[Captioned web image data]
[Start of Attachment]

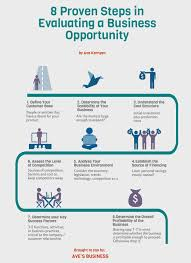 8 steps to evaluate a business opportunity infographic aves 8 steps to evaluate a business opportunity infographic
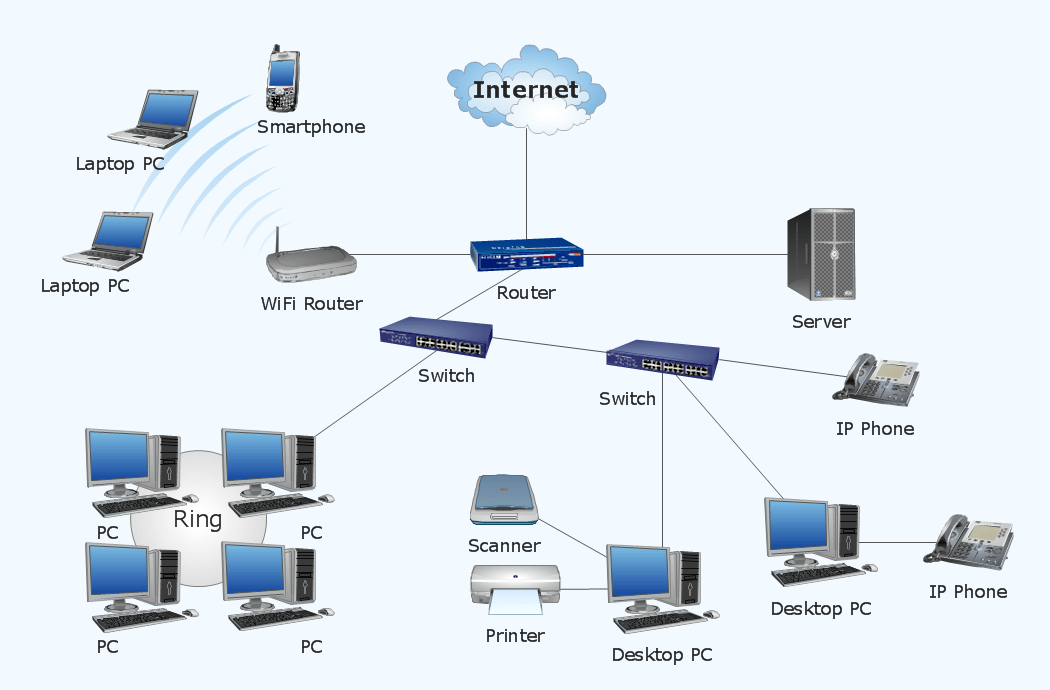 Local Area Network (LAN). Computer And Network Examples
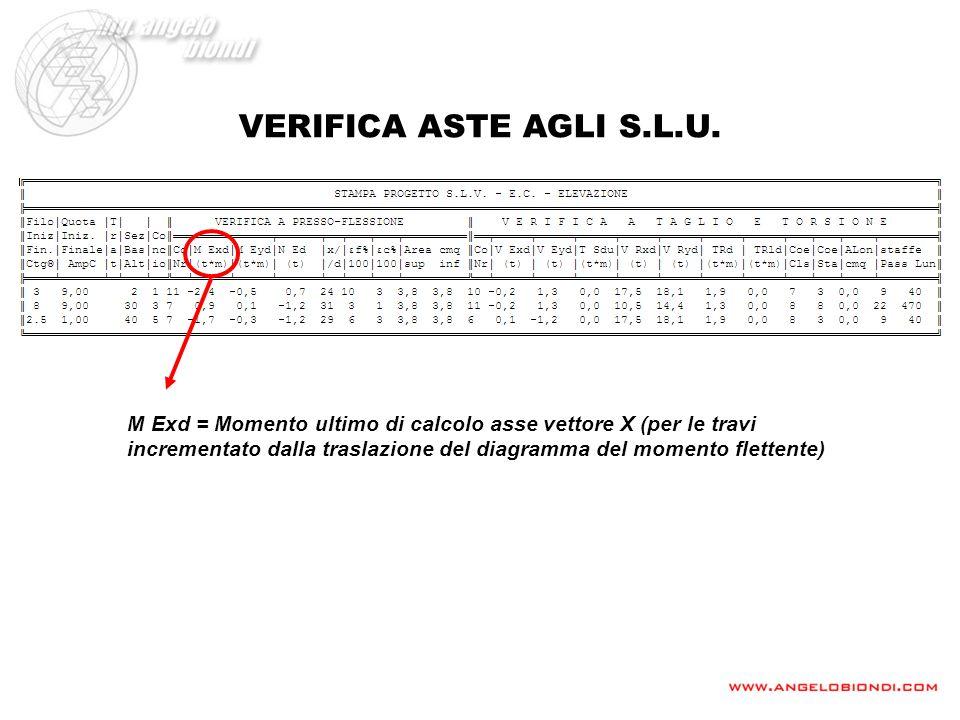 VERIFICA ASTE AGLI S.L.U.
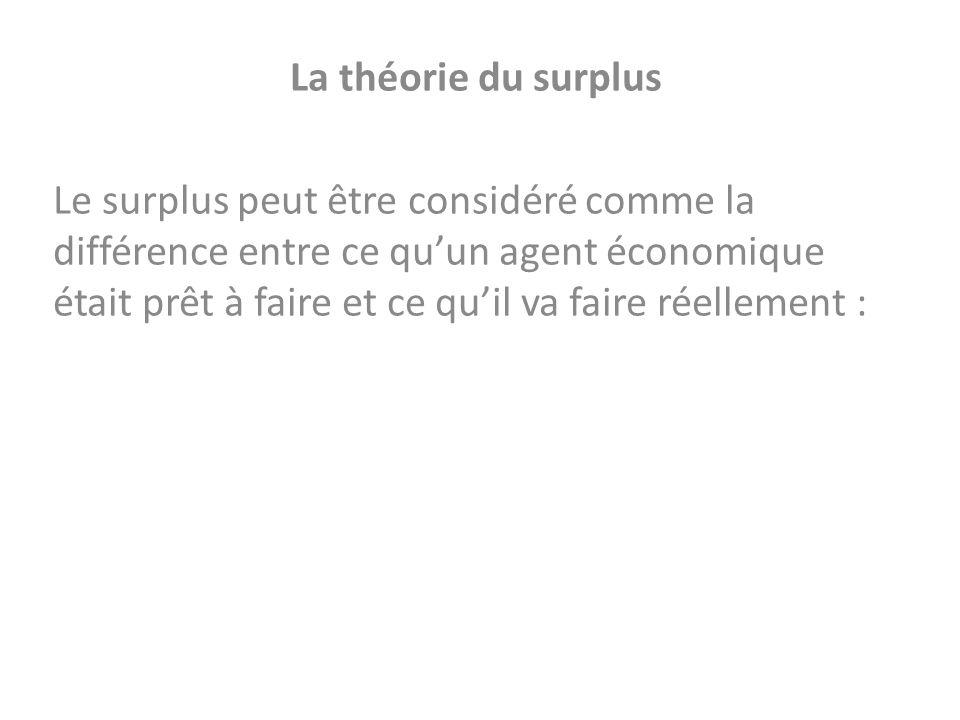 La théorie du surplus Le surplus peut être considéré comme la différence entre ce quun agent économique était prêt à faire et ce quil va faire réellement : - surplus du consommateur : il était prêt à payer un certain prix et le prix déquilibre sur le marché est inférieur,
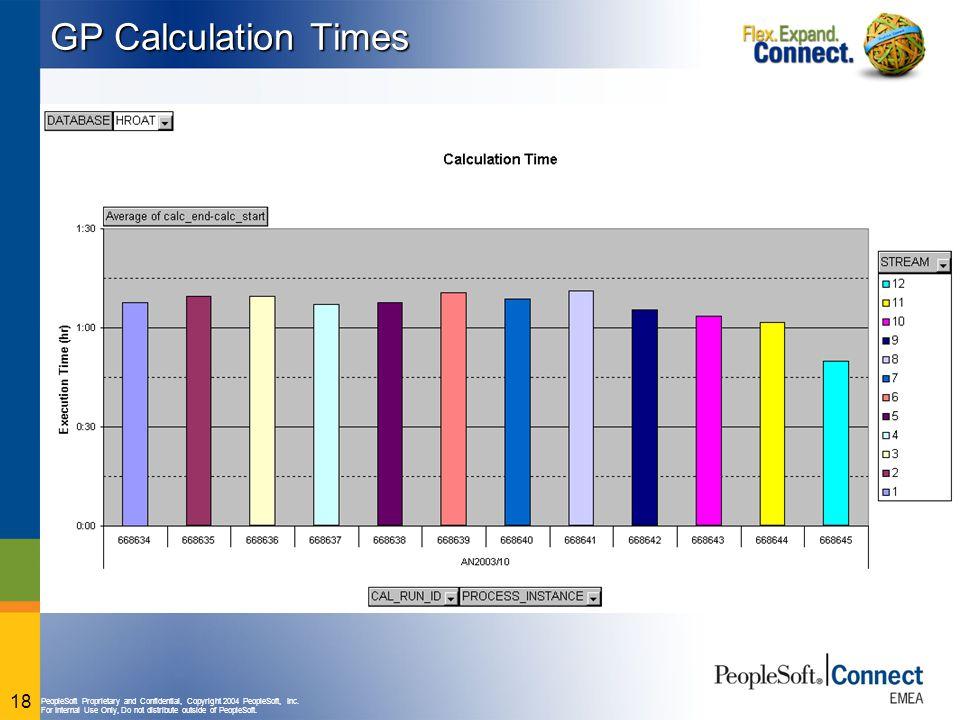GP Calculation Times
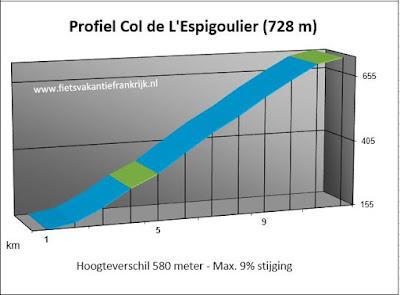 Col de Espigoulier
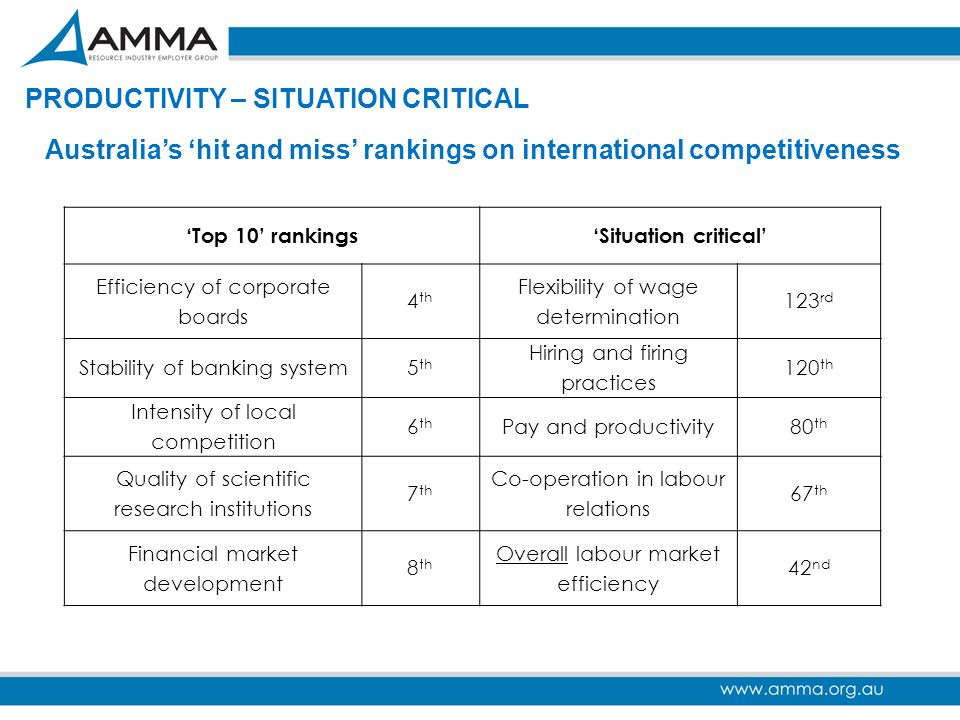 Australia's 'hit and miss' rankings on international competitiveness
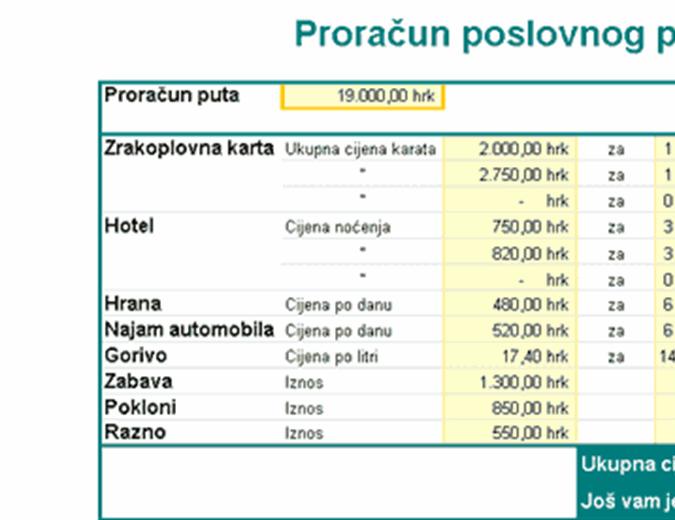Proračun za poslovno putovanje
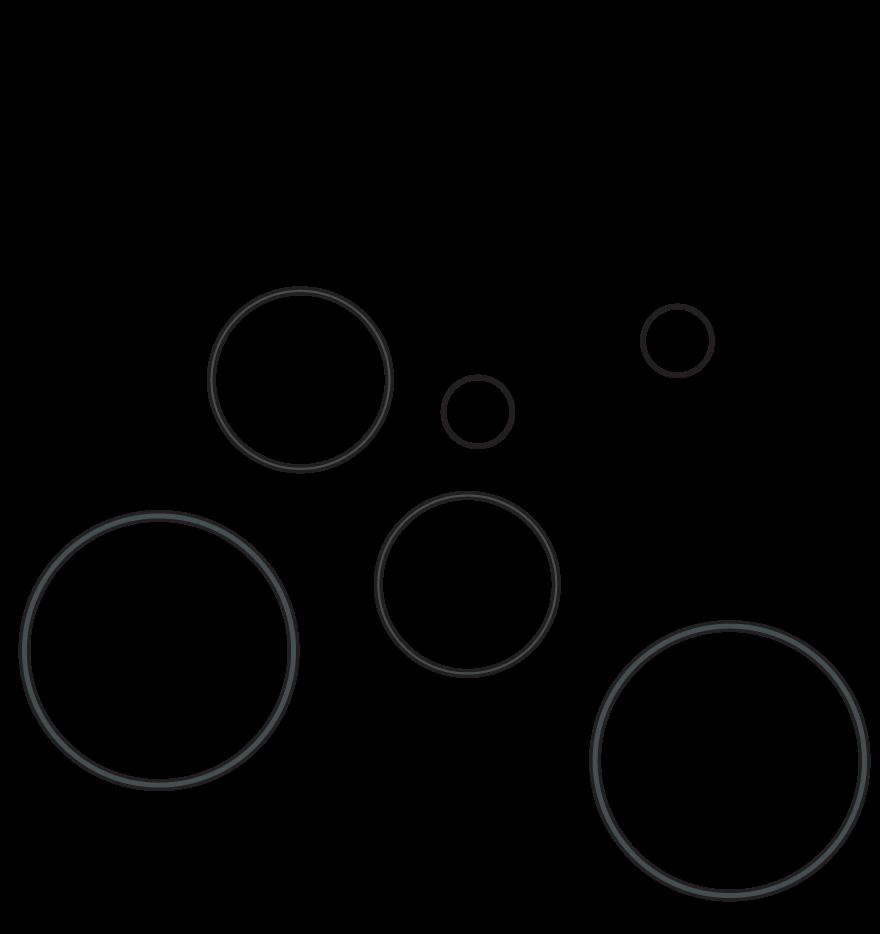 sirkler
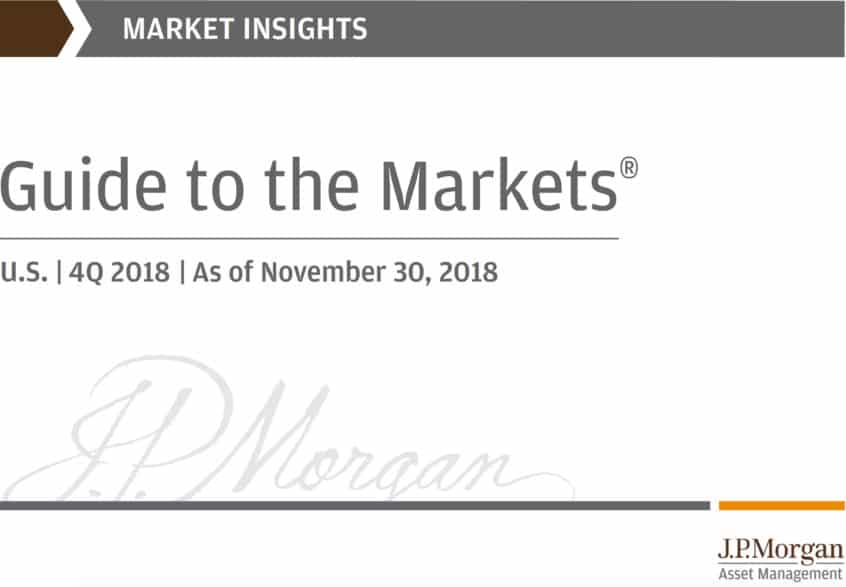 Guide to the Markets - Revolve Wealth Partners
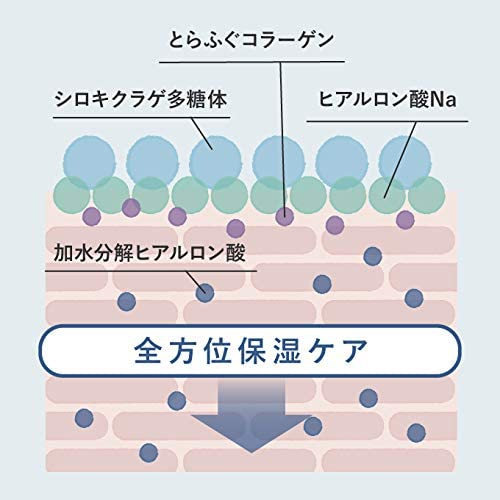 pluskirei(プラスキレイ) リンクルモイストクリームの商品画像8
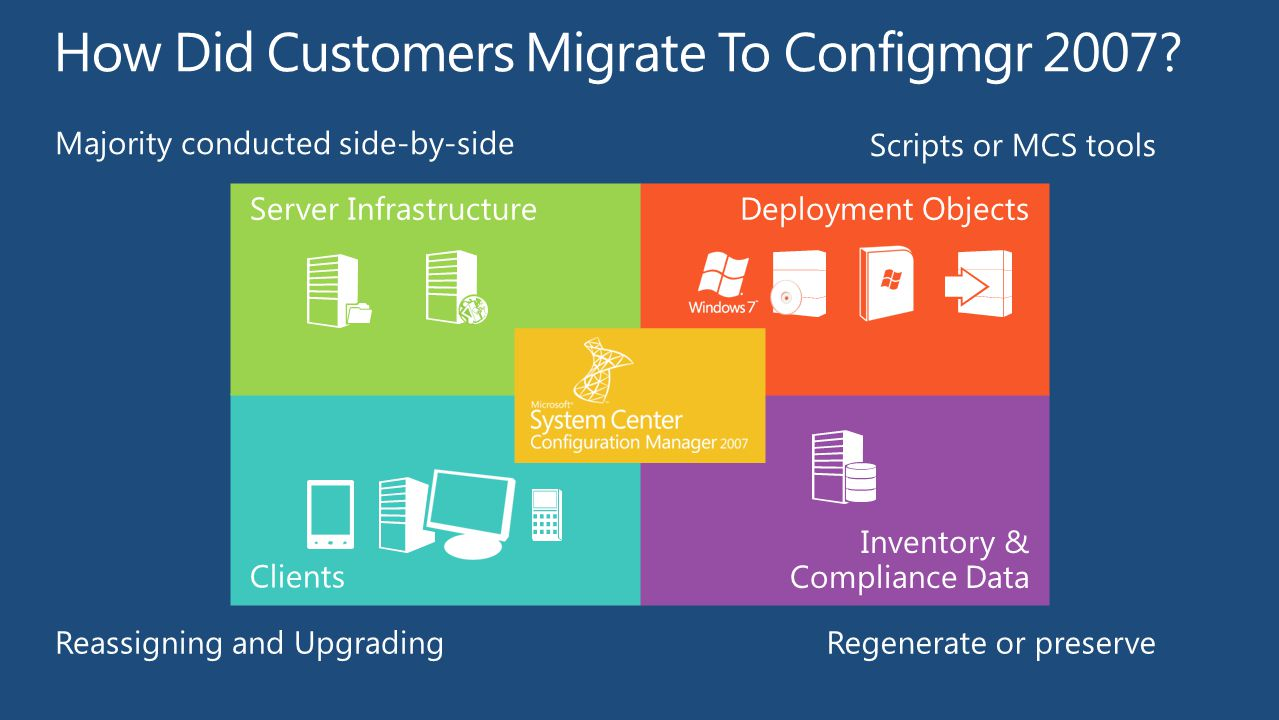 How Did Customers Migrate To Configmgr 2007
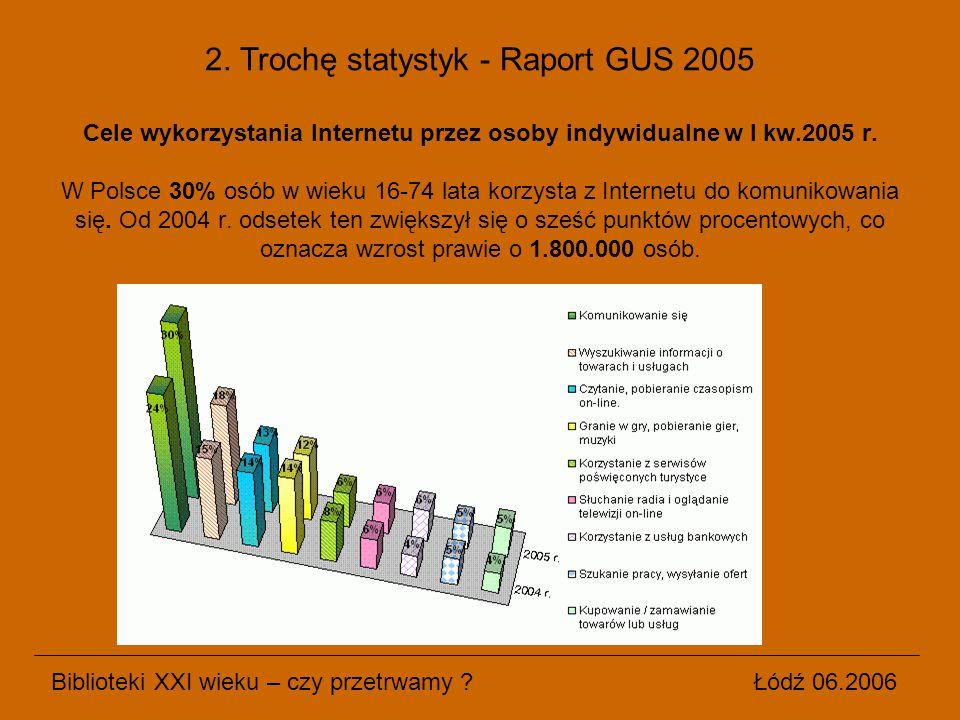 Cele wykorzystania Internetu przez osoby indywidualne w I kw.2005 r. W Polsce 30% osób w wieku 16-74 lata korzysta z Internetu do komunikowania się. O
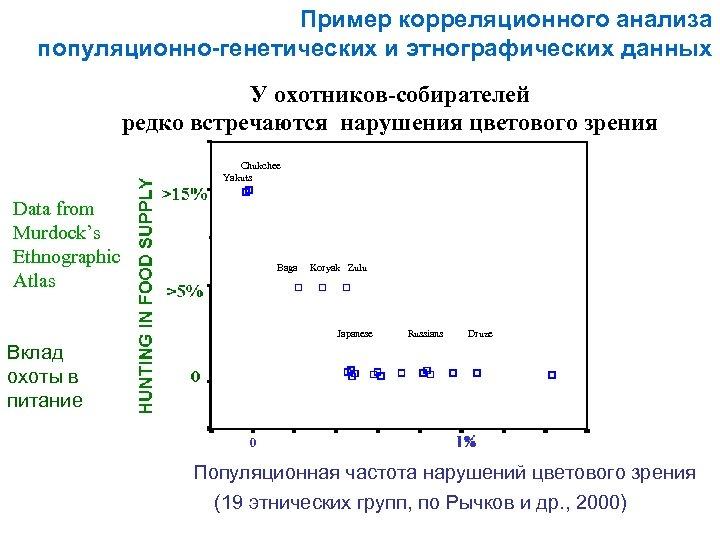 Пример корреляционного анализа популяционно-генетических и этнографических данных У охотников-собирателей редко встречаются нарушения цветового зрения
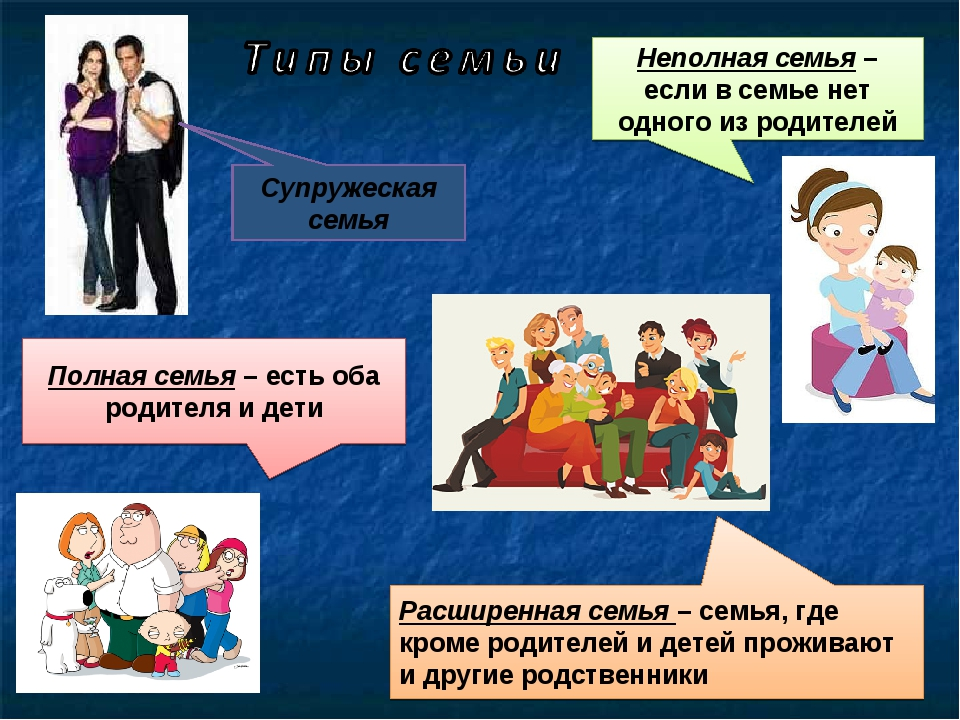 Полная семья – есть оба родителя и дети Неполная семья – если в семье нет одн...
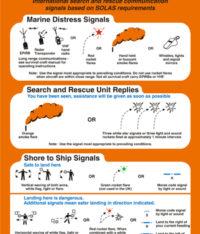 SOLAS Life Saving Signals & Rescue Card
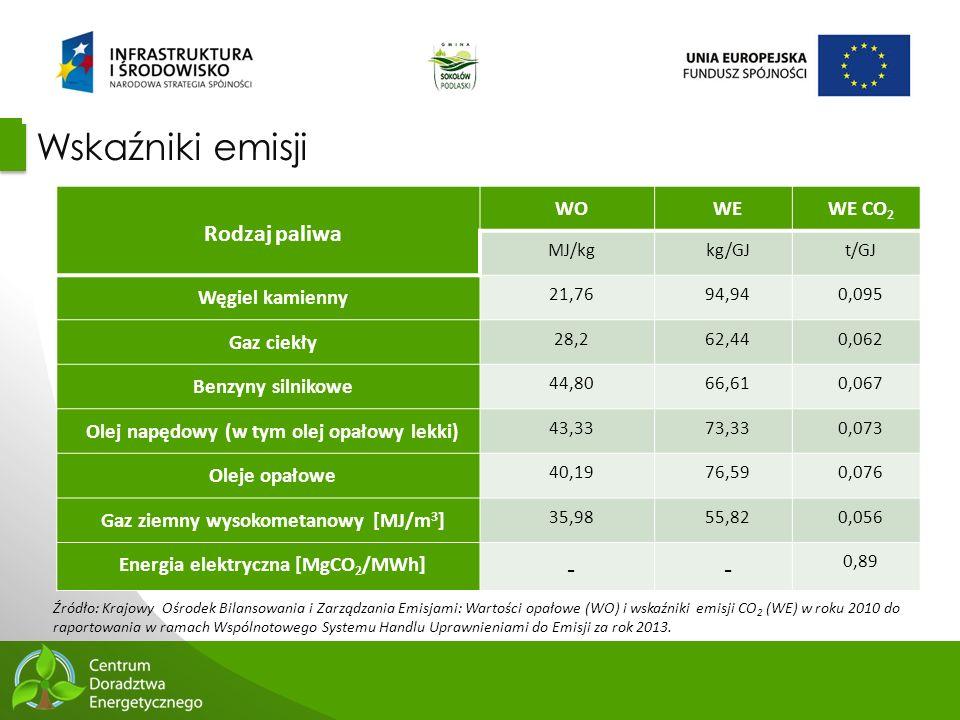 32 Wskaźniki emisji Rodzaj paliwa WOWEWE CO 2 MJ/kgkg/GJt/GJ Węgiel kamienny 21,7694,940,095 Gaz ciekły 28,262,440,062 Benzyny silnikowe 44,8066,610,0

[End of Attachment]

*YOUR GOAL*. Once the pictures are set aside, reproduce the records in full and exactly.

*OUTPUT*.
 8 steps to evaluate a business opportunity infographic aves 8 steps to evaluate a business opportunity infographic
 Local Area Network (LAN). Computer And Network Examples
 VERIFICA ASTE AGLI S.L.U.
 La théorie du surplus Le surplus peut être considéré comme la différence entre ce quun agent économique était prêt à faire et ce quil va faire réellement : - surplus du consommateur : il était prêt à payer un certain prix et le prix déquilibre sur le marché est inférieur,
GP Calculation Times
 Col de Espigoulier
 Australia's 'hit and miss' rankings on international competitiveness
Proračun za poslovno putovanje
 sirkler
 Guide to the Markets - Revolve Wealth Partners
 pluskirei(プラスキレイ) リンクルモイストクリームの商品画像8
 How Did Customers Migrate To Configmgr 2007
 Cele wykorzystania Internetu przez osoby indywidualne w I kw.2005 r. W Polsce 30% osób w wieku 16-74 lata korzysta z Internetu do komunikowania się. O
 Пример корреляционного анализа популяционно-генетических и этнографических данных У охотников-собирателей редко встречаются нарушения цветового зрения
 Полная семья – есть оба родителя и дети Неполная семья – если в семье нет одн...
 SOLAS Life Saving Signals & Rescue Card
 32 Wskaźniki emisji Rodzaj paliwa WOWEWE CO 2 MJ/kgkg/GJt/GJ Węgiel kamienny 21,7694,940,095 Gaz ciekły 28,262,440,062 Benzyny silnikowe 44,8066,610,0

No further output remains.